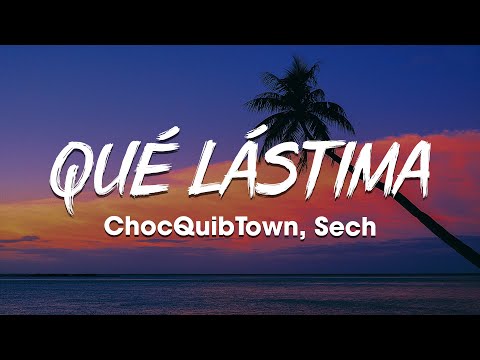 ChocQuibTown, Sech - Qué Lástima (Letra/Lyrics)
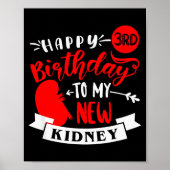 Happy 3rd Birthday To My New Kidney, Transplant An Poster (Vorne)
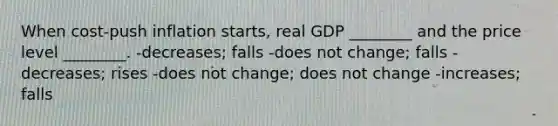 When cost-push inflation starts, real GDP ________ and the price level ________. -decreases; falls -does not change; falls -decreases; rises -does not change; does not change -increases; falls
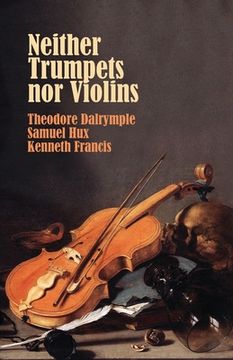 portada Neither Trumpets nor Violins (in English)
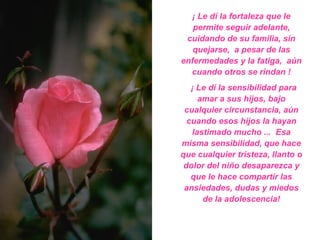 ¡ Le dí la fortaleza que le permite seguir adelante, cuidando de su familia, sin quejarse,  a pesar de las enfermedades y la fatiga,  aún cuando otros se rindan ! ¡ Le dí la sensibilidad para amar a sus hijos, bajo cualquier circunstancia, aún cuando esos hijos la hayan lastimado mucho ...  Esa misma sensibilidad, que hace que cualquier tristeza, llanto o dolor del niño desaparezca y que le hace compartir las ansiedades, dudas y miedos de la adolescencia! 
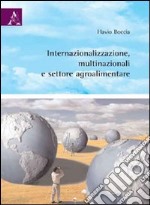 Internazionalizzazione, multinazionali e settore agroalimentare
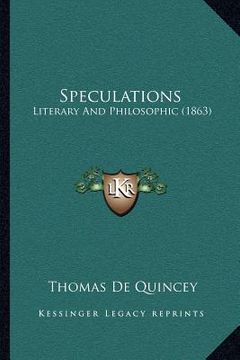 portada speculations: literary and philosophic (1863) (in English)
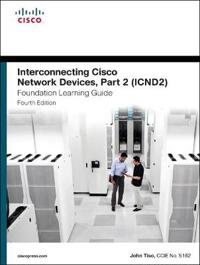 Interconnecting Cisco Network Devices (ICND2)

◇ ◇ ◇ ◇ ◇ ◇ ◇

Exercise directions:
Please quote word for word everything in the records from the first one down to the one containing "portada Neither Trumpets", including both ends, and leave the pictures out.

Response:
 ChocQuibTown, Sech - Qué Lástima (Letra/Lyrics)
 Happy 3rd Birthday To My New Kidney, Transplant An Poster (Vorne)
 When cost-push inflation starts, real GDP ________ and the price level ________. -decreases; falls -does not change; falls -decreases; rises -does not change; does not change -increases; falls
 portada Neither Trumpets nor Violins (in English)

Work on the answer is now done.